What’s a large language model and how do they work?

A large language model is two files:

Parameters: The weights of the neural network. Each of the parameters is stored as two bytes.
run.c: What runs the neural network.

LLM training

The best way to understand it is like compression of a chunk of the internet made by lots of GPUs that produce a .zip file. Take into account that we don't get a copy of the data in the parameters.

The process involved in a neural network is to predict what word better fits the next one in a sentence with a certain probability.

LLM dreams

We can think that the neural network produces web page dreams, as it was fed on those and after producing our query it tries to predict what would better fit the task at hand.

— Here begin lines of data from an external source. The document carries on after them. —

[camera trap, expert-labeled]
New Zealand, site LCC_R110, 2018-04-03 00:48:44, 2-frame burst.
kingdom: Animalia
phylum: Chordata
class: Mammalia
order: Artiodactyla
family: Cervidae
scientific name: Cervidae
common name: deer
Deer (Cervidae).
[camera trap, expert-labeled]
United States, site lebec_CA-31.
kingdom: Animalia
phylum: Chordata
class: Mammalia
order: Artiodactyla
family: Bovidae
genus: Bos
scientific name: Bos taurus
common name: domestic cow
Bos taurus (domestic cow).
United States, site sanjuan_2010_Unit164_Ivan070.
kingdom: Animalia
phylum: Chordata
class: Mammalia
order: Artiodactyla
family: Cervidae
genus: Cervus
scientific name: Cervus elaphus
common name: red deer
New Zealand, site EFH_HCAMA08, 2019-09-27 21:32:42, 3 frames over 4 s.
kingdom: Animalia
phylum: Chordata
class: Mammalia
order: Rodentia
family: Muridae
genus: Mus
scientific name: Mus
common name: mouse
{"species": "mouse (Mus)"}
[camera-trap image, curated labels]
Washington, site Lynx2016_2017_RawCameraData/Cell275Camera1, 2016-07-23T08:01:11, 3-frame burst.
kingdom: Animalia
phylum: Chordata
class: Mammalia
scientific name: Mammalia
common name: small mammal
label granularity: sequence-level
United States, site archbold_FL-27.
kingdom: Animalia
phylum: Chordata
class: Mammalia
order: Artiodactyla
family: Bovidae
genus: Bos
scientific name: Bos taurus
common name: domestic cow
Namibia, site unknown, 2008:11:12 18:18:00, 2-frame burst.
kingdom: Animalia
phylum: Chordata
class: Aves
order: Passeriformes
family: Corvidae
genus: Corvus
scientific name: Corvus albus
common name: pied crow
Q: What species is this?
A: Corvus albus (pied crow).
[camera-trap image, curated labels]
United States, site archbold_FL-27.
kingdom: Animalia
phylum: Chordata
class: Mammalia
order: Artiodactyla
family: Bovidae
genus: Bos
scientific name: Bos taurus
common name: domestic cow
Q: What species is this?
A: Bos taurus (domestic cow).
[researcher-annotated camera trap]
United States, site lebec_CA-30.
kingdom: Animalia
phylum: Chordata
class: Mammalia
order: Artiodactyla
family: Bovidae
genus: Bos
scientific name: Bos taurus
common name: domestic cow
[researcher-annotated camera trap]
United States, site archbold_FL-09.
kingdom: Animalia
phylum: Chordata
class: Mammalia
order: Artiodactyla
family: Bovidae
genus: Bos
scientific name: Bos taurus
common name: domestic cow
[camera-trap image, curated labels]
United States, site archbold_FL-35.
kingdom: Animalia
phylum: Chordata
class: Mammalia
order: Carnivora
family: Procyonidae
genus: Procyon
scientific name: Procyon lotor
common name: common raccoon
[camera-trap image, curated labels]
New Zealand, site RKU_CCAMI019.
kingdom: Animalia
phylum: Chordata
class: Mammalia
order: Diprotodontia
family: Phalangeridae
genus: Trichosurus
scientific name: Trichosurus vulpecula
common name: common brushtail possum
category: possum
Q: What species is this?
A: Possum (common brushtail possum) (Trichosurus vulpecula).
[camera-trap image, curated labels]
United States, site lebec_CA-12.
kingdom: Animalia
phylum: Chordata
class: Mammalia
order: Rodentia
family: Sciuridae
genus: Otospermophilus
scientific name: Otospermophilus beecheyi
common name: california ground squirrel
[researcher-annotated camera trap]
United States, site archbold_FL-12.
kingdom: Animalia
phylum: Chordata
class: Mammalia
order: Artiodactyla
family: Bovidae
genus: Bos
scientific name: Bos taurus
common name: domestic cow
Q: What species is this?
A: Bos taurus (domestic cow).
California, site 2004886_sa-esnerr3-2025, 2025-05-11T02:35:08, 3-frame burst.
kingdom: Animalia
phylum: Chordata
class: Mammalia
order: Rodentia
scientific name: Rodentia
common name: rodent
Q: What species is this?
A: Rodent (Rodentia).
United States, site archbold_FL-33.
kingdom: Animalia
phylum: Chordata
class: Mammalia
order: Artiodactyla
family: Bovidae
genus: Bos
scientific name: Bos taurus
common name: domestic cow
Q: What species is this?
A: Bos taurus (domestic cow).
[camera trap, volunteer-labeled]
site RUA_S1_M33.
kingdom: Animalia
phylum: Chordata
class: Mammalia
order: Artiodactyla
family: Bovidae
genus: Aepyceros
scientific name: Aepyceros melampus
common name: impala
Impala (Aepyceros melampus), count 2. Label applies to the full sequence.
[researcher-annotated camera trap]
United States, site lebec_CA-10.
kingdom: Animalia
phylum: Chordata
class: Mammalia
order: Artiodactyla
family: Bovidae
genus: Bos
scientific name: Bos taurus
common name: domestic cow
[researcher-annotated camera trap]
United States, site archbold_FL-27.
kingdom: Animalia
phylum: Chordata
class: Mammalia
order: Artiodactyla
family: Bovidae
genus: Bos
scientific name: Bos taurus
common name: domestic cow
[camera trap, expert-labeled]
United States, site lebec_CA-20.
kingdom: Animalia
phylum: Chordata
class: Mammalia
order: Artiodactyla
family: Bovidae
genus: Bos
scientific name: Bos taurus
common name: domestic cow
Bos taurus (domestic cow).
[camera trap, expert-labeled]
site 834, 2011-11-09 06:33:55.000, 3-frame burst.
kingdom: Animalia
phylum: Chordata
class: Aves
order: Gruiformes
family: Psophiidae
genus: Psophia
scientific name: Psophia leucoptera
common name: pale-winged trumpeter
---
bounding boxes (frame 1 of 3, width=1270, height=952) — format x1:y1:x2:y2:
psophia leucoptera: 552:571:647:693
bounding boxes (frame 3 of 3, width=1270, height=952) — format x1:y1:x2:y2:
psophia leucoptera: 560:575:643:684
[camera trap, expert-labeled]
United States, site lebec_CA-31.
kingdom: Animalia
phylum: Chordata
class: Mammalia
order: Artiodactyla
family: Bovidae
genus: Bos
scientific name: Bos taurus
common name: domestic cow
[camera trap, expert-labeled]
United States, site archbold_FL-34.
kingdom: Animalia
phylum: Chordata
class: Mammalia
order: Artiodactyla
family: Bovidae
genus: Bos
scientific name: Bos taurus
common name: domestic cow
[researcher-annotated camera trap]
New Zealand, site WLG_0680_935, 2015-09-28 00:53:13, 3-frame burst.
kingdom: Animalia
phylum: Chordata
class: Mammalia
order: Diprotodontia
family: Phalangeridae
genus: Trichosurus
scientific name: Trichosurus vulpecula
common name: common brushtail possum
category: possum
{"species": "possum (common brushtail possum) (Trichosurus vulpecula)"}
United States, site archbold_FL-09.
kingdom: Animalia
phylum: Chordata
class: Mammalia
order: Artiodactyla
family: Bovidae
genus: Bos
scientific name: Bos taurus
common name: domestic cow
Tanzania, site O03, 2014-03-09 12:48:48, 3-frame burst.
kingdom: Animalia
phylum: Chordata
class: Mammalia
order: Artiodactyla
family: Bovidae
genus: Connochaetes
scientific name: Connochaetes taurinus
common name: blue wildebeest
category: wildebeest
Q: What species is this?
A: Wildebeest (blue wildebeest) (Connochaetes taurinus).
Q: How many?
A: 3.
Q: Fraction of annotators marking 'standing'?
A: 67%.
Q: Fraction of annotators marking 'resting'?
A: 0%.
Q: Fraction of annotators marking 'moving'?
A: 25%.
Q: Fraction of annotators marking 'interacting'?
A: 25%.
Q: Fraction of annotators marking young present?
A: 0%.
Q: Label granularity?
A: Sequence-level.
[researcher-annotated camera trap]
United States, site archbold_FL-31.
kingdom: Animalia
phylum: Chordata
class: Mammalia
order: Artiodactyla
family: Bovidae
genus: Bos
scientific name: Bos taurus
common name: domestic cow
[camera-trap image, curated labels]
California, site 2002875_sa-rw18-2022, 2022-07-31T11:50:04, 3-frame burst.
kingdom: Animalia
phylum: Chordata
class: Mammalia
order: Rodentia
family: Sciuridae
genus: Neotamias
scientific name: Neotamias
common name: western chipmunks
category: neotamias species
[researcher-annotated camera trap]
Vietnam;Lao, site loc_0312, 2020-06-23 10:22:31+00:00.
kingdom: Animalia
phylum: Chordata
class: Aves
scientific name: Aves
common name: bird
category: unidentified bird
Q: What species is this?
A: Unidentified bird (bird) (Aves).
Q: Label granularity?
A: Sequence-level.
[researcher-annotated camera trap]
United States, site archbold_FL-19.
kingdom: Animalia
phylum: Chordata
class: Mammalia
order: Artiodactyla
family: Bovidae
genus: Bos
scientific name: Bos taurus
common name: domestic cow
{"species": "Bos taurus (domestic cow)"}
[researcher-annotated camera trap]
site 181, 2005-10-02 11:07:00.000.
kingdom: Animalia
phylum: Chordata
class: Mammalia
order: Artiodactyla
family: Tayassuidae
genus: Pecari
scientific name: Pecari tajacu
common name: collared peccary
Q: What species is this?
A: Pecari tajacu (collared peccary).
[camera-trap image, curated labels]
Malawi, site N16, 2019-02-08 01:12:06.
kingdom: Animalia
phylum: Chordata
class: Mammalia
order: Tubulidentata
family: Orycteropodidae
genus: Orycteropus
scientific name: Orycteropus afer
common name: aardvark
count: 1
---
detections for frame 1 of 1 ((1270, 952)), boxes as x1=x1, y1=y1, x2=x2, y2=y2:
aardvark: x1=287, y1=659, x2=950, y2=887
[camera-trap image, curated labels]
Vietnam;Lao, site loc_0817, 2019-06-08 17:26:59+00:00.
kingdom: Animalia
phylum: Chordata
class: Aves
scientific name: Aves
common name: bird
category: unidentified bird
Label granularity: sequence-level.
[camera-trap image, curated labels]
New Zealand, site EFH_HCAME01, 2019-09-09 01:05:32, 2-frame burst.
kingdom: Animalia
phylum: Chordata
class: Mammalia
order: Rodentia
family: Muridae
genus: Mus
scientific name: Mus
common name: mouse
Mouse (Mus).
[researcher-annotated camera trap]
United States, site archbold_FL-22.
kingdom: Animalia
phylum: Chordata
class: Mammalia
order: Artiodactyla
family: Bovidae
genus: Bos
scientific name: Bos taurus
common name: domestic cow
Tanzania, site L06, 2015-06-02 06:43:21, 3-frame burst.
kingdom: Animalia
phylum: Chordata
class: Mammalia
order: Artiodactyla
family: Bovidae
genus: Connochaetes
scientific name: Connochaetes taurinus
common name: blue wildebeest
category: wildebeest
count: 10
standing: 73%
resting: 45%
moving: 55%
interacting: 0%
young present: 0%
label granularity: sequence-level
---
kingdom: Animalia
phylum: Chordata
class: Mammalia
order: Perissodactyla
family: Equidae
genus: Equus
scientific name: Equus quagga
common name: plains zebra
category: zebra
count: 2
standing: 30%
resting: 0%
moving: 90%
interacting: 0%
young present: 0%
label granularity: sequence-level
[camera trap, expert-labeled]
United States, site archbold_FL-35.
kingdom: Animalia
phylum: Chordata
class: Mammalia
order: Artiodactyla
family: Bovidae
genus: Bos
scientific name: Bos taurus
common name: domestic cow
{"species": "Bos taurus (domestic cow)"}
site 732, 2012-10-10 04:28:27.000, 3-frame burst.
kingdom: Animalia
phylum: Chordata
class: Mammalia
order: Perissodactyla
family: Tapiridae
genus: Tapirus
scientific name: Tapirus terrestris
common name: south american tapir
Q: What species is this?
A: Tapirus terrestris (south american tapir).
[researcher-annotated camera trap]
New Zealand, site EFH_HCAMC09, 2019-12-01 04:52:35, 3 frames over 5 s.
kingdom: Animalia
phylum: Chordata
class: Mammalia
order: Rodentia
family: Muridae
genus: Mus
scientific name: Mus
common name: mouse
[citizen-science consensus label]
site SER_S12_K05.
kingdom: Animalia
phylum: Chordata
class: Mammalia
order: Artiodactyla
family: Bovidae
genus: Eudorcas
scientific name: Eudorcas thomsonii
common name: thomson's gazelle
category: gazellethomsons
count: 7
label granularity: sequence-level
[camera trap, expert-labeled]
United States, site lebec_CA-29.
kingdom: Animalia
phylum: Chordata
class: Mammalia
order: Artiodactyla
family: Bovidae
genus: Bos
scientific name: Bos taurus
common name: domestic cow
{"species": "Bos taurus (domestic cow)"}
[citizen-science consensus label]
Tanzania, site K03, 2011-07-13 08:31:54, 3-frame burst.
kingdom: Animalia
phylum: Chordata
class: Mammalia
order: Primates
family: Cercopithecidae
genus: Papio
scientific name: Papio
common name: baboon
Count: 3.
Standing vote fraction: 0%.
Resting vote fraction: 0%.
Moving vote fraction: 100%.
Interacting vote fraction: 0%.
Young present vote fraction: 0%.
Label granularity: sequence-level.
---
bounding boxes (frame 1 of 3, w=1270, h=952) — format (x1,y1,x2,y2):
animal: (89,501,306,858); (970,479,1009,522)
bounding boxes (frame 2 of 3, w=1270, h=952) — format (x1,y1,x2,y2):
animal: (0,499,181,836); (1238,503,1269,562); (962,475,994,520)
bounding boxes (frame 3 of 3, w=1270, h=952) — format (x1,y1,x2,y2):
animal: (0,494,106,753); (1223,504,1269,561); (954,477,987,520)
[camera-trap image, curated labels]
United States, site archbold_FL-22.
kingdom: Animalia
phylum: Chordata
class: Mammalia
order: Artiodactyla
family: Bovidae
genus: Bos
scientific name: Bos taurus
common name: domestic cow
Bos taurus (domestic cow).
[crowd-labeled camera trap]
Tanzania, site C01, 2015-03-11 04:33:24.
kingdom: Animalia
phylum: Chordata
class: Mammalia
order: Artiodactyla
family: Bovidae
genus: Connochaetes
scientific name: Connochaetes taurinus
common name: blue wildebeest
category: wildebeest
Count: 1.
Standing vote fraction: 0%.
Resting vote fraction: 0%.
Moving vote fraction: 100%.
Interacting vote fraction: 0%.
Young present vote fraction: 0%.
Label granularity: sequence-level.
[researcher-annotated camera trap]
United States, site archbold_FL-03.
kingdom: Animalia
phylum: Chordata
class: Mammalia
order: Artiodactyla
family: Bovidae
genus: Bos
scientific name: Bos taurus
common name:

We called hallucinations to the incorrect answers.

How do they work?

We can measure that the parameters are working better at predicting the next word but we don't know what they are doing.

The knowledge is one-dimensional, it doesn't have access to the data from every questioning angle and it may answer differently when asked on the same subject.

Fine-tuning to an assistant

We are reproducing the same process of learning but now with humans instead of a dataset. The humans are entitled to the task of making questions and answers for the network to learn on. It’s important to know that nowadays this is a human-machine process so the machines also help.

In this stage, we are giving an alignment to the network on how to answer certain questions but using also the pre-training data from the whole internet.

When we encounter misbehavior, a person should give the correct response to the question, and that Q&A is now inserted into the training data.